**EXERCISE:**
Locate every line in the data below that contains the string "bird", treating uppercase and lowercase as different, and copy each such line.

**DATA EXTRACT:**
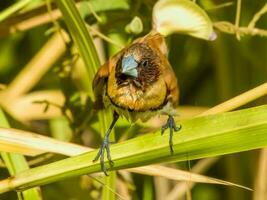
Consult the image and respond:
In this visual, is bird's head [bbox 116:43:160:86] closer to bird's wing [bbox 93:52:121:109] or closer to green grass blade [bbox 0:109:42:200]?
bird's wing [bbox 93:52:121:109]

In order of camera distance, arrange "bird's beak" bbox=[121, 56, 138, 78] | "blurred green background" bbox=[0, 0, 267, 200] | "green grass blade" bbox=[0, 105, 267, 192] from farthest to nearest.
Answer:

---

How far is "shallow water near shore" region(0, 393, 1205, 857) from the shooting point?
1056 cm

==

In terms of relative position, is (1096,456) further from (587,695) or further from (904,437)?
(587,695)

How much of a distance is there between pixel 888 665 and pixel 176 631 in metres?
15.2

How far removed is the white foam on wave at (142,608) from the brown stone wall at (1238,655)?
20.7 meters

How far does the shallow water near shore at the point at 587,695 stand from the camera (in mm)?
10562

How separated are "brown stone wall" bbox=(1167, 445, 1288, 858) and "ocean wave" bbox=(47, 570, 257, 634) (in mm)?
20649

**ANSWER TO THE PROBLEM:**
In this visual, is bird's head [bbox 116:43:160:86] closer to bird's wing [bbox 93:52:121:109] or closer to green grass blade [bbox 0:109:42:200]?
bird's wing [bbox 93:52:121:109]
In order of camera distance, arrange "bird's beak" bbox=[121, 56, 138, 78] | "blurred green background" bbox=[0, 0, 267, 200] | "green grass blade" bbox=[0, 105, 267, 192] from farthest to nearest.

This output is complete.